O que as teorias sobre a expiação nos dizem a respeito de nossa política

Se foram desenvolvidas em seus contextos históricos, o que significam para nós, hoje?

Christianity Today April 3, 2023
Getty / arsenisspyros | Wikimedia Commons

Todos os cristãos concordam que a história da Páscoa é a história da nossa salvação. Paulo escreveu: “Por meio deste evangelho vocês são salvos, […] que Cristo morreu pelos nossos pecados, segundo as Escrituras, foi sepultado e ressuscitou ao terceiro dia” (1Coríntios 15.2-4). Foi por “nós e por nossa salvação”, como diz o Credo Niceno, que Jesus se fez carne, morreu e ressuscitou como “Senhor e Cristo” (Atos 2.36).

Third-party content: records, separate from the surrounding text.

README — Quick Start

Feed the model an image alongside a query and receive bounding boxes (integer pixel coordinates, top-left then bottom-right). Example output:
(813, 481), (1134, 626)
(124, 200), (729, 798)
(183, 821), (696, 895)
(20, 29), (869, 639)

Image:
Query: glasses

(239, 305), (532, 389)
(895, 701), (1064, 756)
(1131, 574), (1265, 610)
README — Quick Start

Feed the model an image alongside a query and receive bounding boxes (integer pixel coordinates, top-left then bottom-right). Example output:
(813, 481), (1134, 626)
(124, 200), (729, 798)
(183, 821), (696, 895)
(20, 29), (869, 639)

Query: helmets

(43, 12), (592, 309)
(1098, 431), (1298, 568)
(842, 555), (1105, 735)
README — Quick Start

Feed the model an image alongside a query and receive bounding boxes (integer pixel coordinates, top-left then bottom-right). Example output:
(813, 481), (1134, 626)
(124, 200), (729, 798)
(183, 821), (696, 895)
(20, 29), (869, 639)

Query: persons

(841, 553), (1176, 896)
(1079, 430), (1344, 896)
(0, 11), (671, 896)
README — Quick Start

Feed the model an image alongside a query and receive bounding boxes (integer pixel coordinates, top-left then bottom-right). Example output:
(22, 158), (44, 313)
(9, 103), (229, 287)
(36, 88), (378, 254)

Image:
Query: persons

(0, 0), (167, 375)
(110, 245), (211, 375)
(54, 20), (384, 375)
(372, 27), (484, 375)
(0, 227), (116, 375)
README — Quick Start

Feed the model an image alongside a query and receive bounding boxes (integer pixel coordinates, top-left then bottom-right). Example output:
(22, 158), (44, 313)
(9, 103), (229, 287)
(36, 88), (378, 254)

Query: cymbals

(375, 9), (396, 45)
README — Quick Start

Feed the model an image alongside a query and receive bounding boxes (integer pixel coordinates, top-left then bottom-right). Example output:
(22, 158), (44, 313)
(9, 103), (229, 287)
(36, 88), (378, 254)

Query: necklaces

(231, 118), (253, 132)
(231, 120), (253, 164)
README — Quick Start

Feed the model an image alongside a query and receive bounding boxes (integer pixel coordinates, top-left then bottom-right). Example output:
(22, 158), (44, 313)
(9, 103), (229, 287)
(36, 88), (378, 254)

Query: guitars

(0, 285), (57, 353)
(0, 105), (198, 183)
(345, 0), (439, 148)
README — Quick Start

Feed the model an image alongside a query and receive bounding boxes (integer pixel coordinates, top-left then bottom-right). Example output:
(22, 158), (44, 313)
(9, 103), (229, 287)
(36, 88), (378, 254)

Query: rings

Mas como nossa salvação aconteceu, exatamente? As teorias sobre a expiação de Cristo contam histórias do mecanismo interno da Páscoa. E os três modelos mais populares ao longo da história da igreja — a teoria do Christus Victor, a teoria da satisfação e a teoria da substituição penal — são também notadamente políticas. Elas foram moldadas pelos contextos de governo em que surgiram.

Passei a gostar de estudar essas teorias porque isso esclareceu e enriqueceu minha compreensão do caráter de Deus, e porque aprender sobre os contextos políticos [em que elas surgiram] tem me mostrado para onde nossa sociedade está caminhando hoje.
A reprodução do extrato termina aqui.